__Exercise instructions__
Return, verbatim and in full, the records that follow, but not their pictures.

══ Extracted records ══

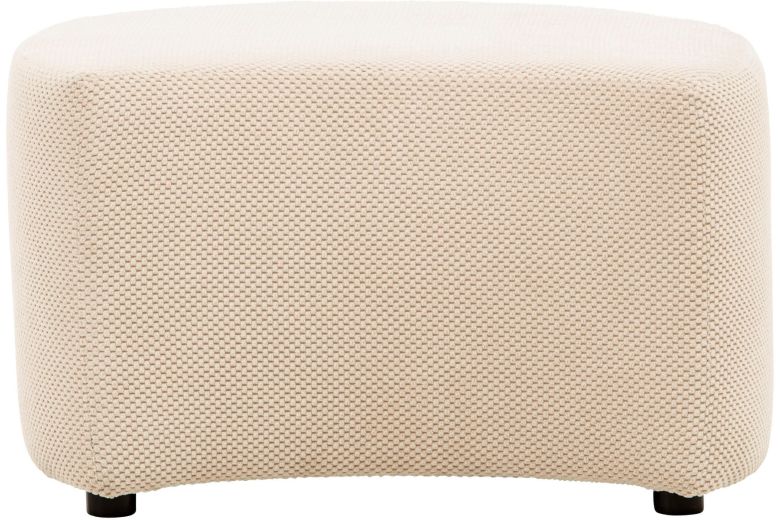 Καρέκλα - Maisie Love Chair XXL with footstool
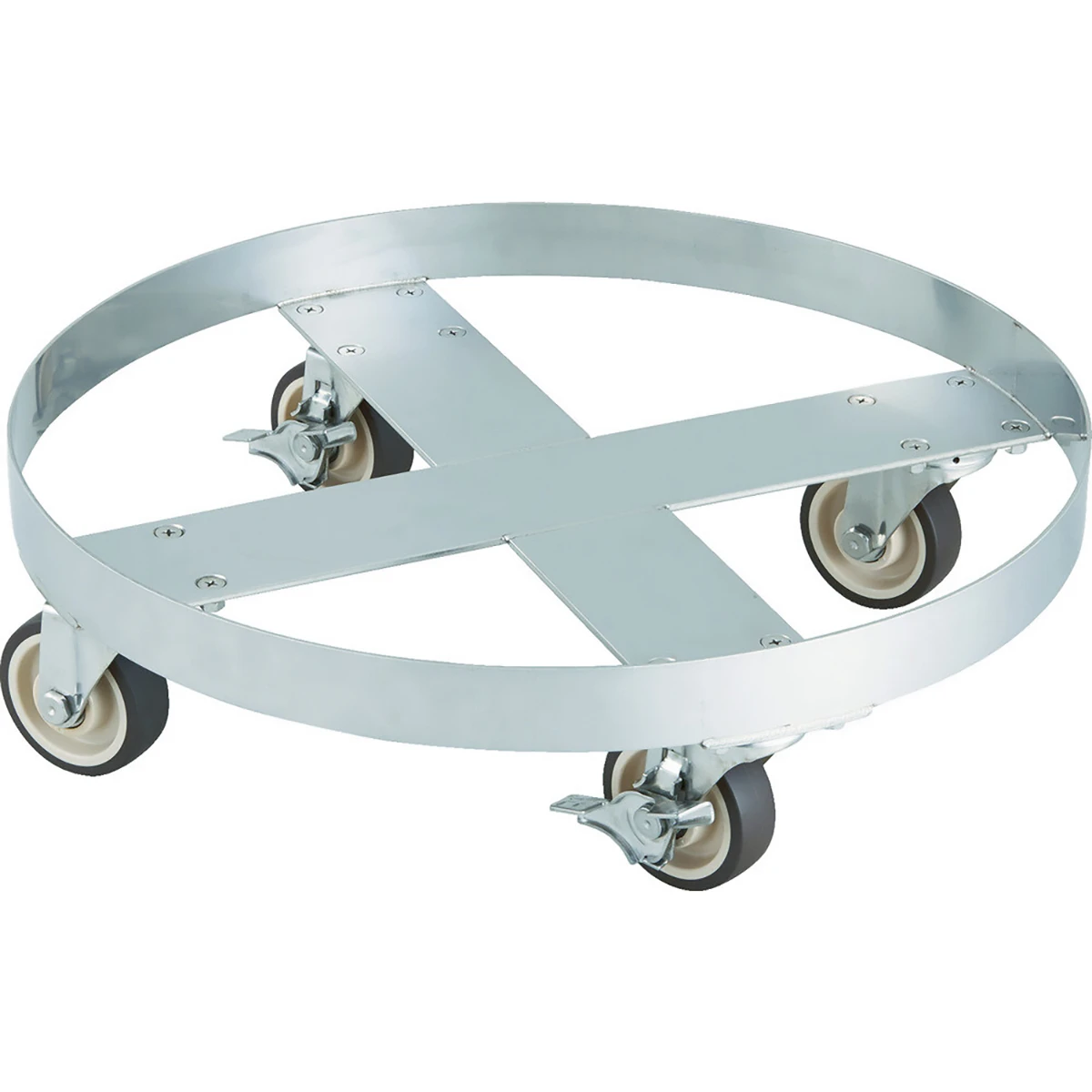 ドラム缶台車 SUS304 350L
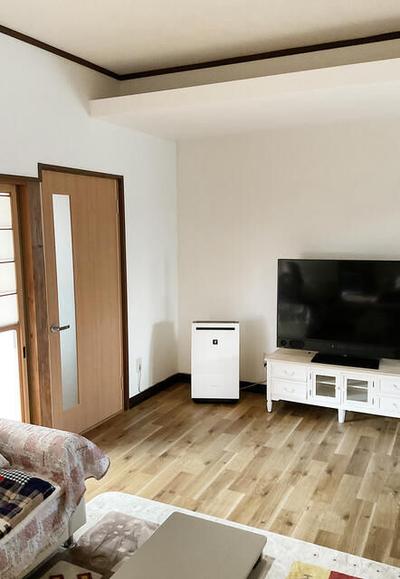 [Real Estate Japan] Property details: Property information for Maesawa/Enokimachi Station, Tateyama-machi, Nakaniikawa-gun, Toyama Prefecture: Used detached house — Image 4, Tateyama, Toyama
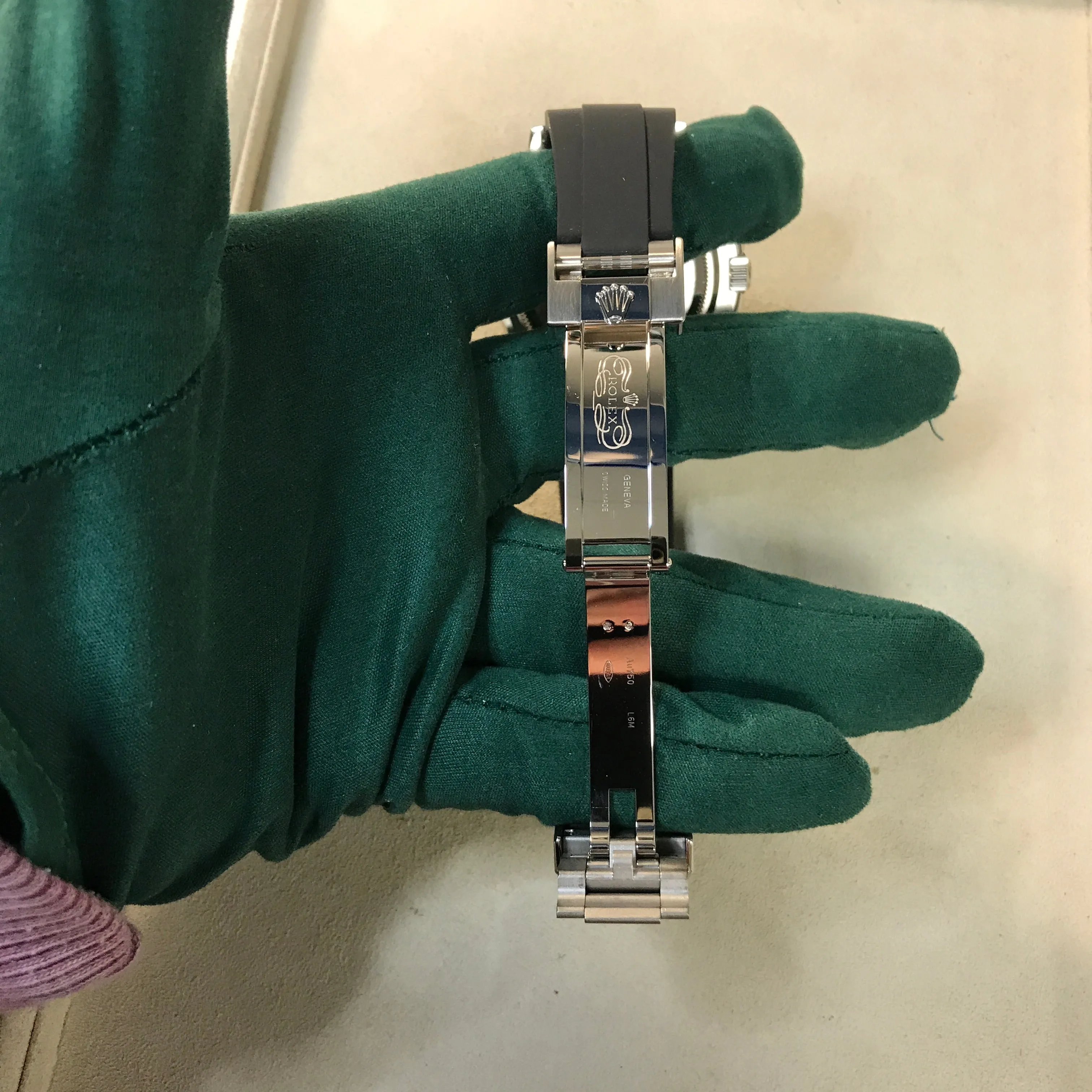 GHOST Cosmograph Daytona (126519ln-0006)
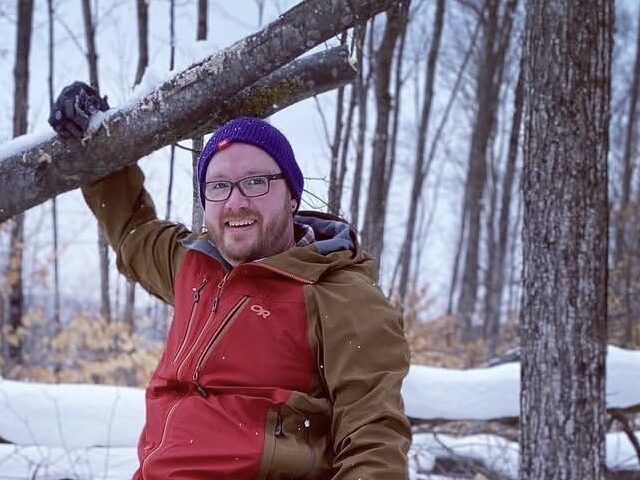 Dougg Wright Archery in Michigan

═══

__Task result__
 Καρέκλα - Maisie Love Chair XXL with footstool
 ドラム缶台車 SUS304 350L
 [Real Estate Japan] Property details: Property information for Maesawa/Enokimachi Station, Tateyama-machi, Nakaniikawa-gun, Toyama Prefecture: Used detached house — Image 4, Tateyama, Toyama
 GHOST Cosmograph Daytona (126519ln-0006)
 Dougg Wright Archery in Michigan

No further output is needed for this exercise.